-- Begin SELECTED EXCERPT --

Enrich data with lookups using Ingest Processor
You can enrich your data by adding relevant information using a lookup. A lookup is a knowledge object that matches the field-value combinations in your event data with field-value combinations in a lookup table, and then adds the relevant information from the lookup table to your events. By creating and applying a pipeline that uses a lookup, you can configure Ingest Processor to add more information to the received data before sending that data to a destination.
For example, assume that the following events represent purchases from the fictitious Buttercup Games store:
date | ip_address | product_id |
---|---|---|
2023-11-22 | 107.3.146.207 | WC-SH-G04 |
2023-11-22 | 128.241.220 | DC-SG-G02 |
2023-11-23 | 194.215.205.19 | FS-SG-G03 |
These events contain the date when the purchase happened, the IP address of the customer who made the purchase, and the product ID of the item that was purchased. If you have a lookup table that maps the product IDs to product names, you can use it in an Ingest Processor pipeline to add the corresponding product names to these events.
For more information about lookups, see About lookups in the Splunk Cloud Platform Knowledge Manager Manual.
Limitations
Be aware of the following differences in lookup support between the Ingest Processor solution and the Splunk platform:
- Ingest Processor supports CSV and KV Store lookups only. Geospatial and external lookups are not supported.
- The maximum file size for an uploaded lookups dataset in Ingest Processor is 200 MB.
- Ingest Processor parses all lookup data as strings. In order for you to match a field from your events with a field from a lookup table, the event field must be a string field.
- After updating lookup information in Splunk Cloud Platform, you must manually refresh the scpbridge connection to update the lookup datasets in the Ingest Processor tenant. For more information, see Update lookup datasets in this topic.
For example, an event field like http_status=200
is an integer field and cannot be matched with lookup fields. However, http_status="200"
is a string field that can be matched with lookup fields. For more information about data types in SPL2, see Built-in data types in the SPL2 Search Reference manual.
Prerequisites
Before starting to configure lookups for Ingest Processor, you must have a lookup table stored in one of the following ways:
- In a CSV file. Make sure that the file meets the restrictions described in About the CSV files in the Splunk Cloud Platform Knowledge Manager Manual.
- In a KV Store collection on the Splunk Cloud Platform deployment that is pair-connected with your Ingest Processor tenant. Make sure that the KV Store collection meets the configuration requirements described in Special KV Store collection configuration for federated search in the Splunk Cloud Platform Knowledge Manager Manual.

-- End SELECTED EXCERPT --
-- Begin EXCERPTED DATA --

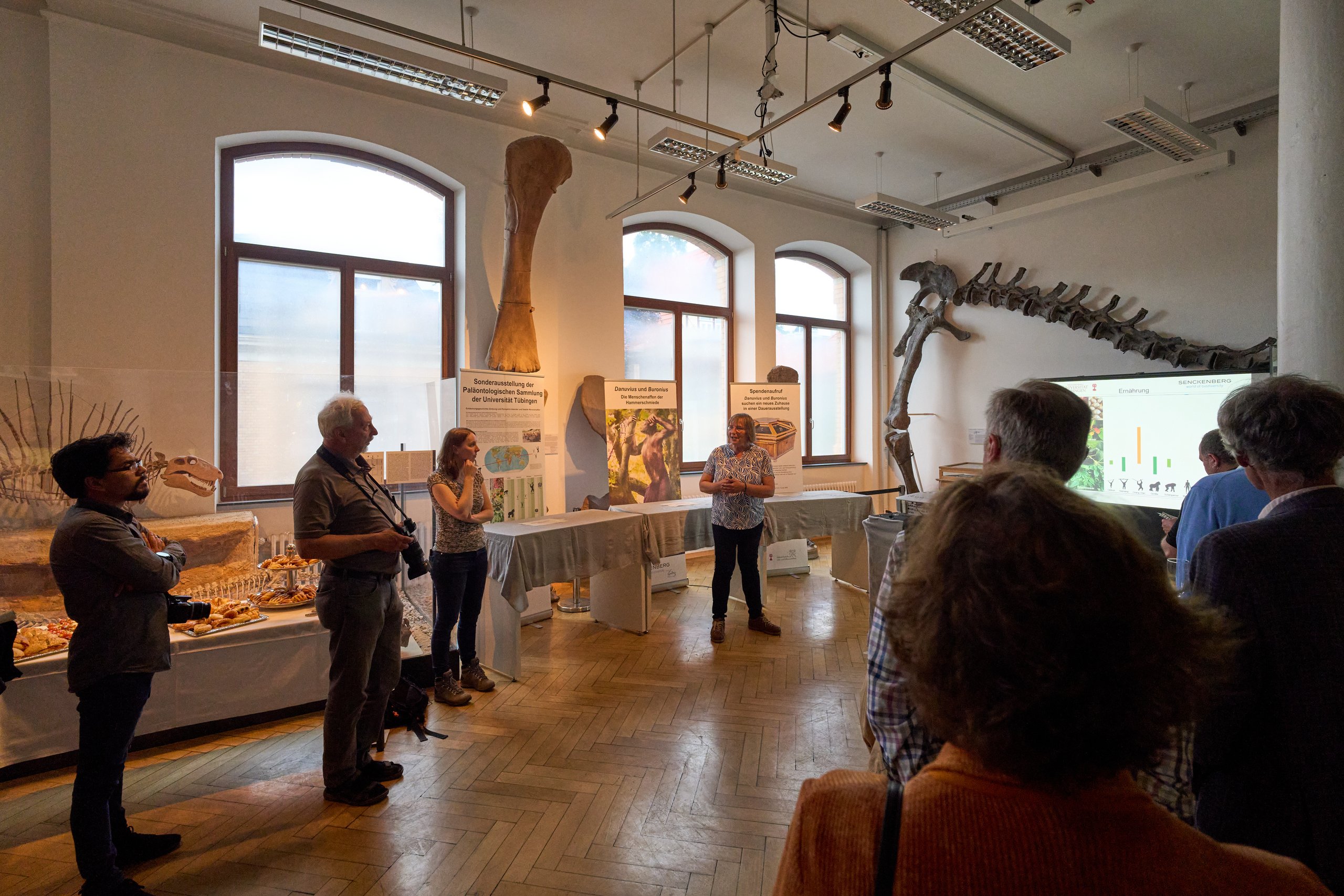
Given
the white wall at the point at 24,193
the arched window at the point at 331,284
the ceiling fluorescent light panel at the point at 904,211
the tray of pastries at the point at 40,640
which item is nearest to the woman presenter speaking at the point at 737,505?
the arched window at the point at 331,284

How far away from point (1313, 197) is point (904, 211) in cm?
425

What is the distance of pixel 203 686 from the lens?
2.89 m

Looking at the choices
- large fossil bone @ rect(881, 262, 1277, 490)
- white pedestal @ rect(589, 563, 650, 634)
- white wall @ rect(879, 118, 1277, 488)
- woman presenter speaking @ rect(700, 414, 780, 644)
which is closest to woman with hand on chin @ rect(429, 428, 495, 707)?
white pedestal @ rect(589, 563, 650, 634)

-- End EXCERPTED DATA --

### EXERCISES
**A)** Repeat the passage from the page on Ingest Processor lookups, starting at "- The maximum" and continuing up to and including "in this topic.".
**B)** In two sentences, summarize the page on Ingest Processor lookups.
**C)** Translate this sentence from the page on Ingest Processor lookups into Spanish: "The maximum file size for an uploaded lookups dataset in Ingest Processor is 200 MB."

### SOLUTIONS
**A)**
- The maximum file size for an uploaded lookups dataset in Ingest Processor is 200 MB.
- Ingest Processor parses all lookup data as strings. In order for you to match a field from your events with a field from a lookup table, the event field must be a string field.
- After updating lookup information in Splunk Cloud Platform, you must manually refresh the scpbridge connection to update the lookup datasets in the Ingest Processor tenant. For more information, see Update lookup datasets in this topic.

**B)** Ingest Processor can use a lookup, which matches field-value combinations in events with those in a lookup table, to add relevant information to received data before sending that data to a destination. It supports only CSV and KV Store lookups, parses all lookup data as strings, caps uploaded lookup datasets at 200 MB, and requires a lookup table stored in a CSV file or in a KV Store collection on a pair-connected Splunk Cloud Platform deployment.

**C)** El tamaño máximo de archivo para un conjunto de datos de lookups cargado en Ingest Processor es de 200 MB.